The Piping Plovers disappeared into the sand, so we continued on our way. There were 5 Semipalmated Plovers resting nearby and 2 Eastern Kingbirds fluttering through the sky. We ran into one of my favorite summer residents: the American Oystercatcher. These birds are so striking to me: medium-sized, black/white/brown bodies, with a long bold orange bill and entrancing red eyes.
Semipalmated Plover (Image by David Horowitz)
American Oystercatcher (Image by David Horowitz)
We saw 3 Oystercatchers, but my favorite was the one towards the end of the jetty. It found an oyster and happily strutted around with it in its bill. It would stop every so often to twist the shell in the sand then continue on its way. We watched it run to a tide pool near the jetty where it finally cracked open the shell to enjoy its snack.
Snack time! (Image by BirdNation)
American Oystercatcher (Image by BirdNation)
Another bird we watched along our walk was the Ruddy Turnstone. A few days after Christmas it was 75 degrees (crazy New Jersey!), so we went to Barnegat Light and saw our first Ruddy Turnstones. There were a handful of them running around on the jetty in non-breeding plumage that December day.

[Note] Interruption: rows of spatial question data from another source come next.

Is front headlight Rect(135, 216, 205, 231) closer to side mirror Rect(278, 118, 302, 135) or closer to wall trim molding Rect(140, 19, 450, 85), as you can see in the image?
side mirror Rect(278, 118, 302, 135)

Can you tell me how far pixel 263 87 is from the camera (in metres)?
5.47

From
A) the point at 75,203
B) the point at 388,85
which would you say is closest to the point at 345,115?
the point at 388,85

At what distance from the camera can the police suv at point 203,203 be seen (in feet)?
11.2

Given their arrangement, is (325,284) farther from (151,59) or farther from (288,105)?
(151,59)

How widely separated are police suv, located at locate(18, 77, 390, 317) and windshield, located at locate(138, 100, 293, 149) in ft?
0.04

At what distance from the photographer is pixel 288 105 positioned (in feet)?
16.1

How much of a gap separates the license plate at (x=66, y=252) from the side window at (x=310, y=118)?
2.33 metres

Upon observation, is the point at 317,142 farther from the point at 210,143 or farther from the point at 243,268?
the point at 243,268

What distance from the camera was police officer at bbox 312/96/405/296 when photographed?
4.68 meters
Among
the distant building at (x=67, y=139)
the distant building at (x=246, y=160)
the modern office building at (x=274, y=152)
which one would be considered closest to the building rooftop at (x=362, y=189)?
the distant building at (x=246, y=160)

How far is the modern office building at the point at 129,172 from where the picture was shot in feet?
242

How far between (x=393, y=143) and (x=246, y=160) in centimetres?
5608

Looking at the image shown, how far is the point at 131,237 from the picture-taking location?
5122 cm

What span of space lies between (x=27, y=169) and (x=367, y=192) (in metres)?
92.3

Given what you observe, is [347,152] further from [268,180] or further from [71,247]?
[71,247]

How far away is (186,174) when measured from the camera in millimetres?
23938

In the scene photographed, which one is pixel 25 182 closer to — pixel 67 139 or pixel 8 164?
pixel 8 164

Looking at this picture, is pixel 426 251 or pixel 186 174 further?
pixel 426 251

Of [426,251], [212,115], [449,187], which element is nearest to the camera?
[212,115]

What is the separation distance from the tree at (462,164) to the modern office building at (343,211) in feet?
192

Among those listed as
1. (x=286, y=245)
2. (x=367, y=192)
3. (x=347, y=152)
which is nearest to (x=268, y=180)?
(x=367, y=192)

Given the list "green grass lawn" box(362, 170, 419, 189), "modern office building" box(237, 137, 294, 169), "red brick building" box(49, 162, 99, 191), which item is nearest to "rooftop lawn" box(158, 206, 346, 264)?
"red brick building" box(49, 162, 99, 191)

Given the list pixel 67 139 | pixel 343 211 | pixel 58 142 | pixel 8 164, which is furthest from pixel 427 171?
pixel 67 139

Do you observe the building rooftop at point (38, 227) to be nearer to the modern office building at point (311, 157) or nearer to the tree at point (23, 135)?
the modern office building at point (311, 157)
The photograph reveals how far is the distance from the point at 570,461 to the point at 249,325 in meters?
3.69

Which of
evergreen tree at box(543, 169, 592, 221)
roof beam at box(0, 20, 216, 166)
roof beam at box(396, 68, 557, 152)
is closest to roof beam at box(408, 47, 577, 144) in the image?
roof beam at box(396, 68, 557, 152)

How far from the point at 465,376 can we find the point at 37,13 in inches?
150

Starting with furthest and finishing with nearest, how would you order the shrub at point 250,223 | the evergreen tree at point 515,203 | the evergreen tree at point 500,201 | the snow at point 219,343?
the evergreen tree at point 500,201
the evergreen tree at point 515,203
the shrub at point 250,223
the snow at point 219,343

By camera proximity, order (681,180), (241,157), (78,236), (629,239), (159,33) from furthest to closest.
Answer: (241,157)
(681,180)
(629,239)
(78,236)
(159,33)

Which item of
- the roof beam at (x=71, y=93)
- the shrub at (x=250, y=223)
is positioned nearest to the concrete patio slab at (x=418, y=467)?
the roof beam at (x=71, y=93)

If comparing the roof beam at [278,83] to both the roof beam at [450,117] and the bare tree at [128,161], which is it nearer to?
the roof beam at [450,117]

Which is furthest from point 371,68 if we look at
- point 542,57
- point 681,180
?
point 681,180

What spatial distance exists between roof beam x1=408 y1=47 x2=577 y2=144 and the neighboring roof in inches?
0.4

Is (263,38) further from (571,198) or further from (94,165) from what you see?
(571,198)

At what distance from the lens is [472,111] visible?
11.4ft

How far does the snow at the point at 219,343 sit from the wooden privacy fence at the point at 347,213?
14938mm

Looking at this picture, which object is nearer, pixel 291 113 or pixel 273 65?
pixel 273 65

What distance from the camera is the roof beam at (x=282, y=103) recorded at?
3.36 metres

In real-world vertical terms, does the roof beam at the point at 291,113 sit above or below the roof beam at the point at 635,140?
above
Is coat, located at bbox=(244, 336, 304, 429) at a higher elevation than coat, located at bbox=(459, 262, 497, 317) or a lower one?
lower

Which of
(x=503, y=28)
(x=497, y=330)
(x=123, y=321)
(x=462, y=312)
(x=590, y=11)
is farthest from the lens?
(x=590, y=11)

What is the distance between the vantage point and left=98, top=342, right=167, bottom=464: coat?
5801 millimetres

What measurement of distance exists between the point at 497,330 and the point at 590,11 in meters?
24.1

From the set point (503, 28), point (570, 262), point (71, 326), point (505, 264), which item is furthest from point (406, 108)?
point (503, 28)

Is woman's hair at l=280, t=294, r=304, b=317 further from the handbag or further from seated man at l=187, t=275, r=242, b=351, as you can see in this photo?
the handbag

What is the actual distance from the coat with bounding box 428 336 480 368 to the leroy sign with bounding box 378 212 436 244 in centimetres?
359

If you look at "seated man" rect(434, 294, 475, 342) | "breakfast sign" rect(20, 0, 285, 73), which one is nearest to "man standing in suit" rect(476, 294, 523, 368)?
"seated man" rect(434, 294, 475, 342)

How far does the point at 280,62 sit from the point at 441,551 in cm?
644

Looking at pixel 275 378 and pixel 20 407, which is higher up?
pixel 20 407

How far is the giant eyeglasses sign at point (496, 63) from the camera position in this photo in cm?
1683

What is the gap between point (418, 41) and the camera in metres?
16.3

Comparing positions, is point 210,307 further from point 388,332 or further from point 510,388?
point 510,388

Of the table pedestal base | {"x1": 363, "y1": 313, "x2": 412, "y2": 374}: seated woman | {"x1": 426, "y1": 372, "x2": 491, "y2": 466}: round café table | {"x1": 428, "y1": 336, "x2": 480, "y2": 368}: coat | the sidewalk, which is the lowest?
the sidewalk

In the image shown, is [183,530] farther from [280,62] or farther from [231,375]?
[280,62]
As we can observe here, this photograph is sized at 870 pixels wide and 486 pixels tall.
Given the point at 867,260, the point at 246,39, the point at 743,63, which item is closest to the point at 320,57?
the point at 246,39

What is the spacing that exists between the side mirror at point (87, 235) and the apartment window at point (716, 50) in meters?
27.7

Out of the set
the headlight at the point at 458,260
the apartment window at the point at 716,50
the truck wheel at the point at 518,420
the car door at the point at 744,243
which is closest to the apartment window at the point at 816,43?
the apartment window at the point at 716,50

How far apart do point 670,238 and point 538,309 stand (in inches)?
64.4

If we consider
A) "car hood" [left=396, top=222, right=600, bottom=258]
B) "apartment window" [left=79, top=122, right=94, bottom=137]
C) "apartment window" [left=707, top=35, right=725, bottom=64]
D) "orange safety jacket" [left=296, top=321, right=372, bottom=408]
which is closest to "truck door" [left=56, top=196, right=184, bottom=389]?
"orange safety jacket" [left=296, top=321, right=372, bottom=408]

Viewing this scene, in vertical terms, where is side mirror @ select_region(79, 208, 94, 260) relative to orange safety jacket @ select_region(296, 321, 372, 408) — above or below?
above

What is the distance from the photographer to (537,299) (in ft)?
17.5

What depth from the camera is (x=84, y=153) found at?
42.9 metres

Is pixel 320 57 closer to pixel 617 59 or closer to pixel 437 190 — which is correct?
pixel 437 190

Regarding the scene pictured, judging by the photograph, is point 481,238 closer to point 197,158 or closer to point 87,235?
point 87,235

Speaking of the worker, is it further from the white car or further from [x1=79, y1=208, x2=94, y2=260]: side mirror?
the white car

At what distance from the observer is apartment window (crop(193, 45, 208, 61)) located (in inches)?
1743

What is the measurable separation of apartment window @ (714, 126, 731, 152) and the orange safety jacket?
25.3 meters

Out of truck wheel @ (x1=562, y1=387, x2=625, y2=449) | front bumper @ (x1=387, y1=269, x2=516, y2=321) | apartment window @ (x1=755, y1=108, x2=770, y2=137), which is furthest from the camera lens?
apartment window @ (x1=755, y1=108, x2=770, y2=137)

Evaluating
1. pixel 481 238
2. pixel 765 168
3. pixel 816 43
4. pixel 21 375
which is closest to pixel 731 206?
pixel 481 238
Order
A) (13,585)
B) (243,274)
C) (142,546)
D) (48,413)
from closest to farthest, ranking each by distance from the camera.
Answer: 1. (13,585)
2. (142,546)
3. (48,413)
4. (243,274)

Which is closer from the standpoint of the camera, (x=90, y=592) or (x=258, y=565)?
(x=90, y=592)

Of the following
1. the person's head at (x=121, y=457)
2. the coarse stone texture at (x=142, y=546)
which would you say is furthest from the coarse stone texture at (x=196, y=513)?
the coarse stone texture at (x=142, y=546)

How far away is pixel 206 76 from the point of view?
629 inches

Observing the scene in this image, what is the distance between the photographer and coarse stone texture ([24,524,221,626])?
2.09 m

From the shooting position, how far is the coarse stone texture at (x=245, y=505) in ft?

We saw many of them on Friday and finally got to see them live up to their names. They walked around in small flocks, turning over any object that was in the way to find food. They were fun to watch.
Towards the end of the jetty we saw some more gulls and Double-crested Cormorants. As we looked out at the ocean a few Ruddy Turnstones and Sanderlings foraged along the coastline. When we were ready to leave we were in for a surprise: a whole mixed flock arrived! There were a mix of about 30 Sanderlings and Ruddy Turnstones running out towards the ocean then being chased back by the waves. And suddenly, they were gone as quickly as they arrived.
Ready for liftoff! (Image by David Horowitz)
Sanderling flock (Image by David Horowitz)
Ruddy Turnstone (Image by BirdNation)
We saw the same Piping Plover family on our way back towards the lighthouse. There was not one chick though…there were 3! What a wonderful sight! I still can’t believe we were lucky enough to see a whole family of Piping Plovers. I hope through conservation efforts these beautiful plovers and other endangered shorebirds continue to see their populations increase. If you happen to go to the beach this weekend (or know anyone who is) please remember to share the beach with our avian friends. Don’t you want to continue experiencing this cuteness in the years to come? I shore do :-).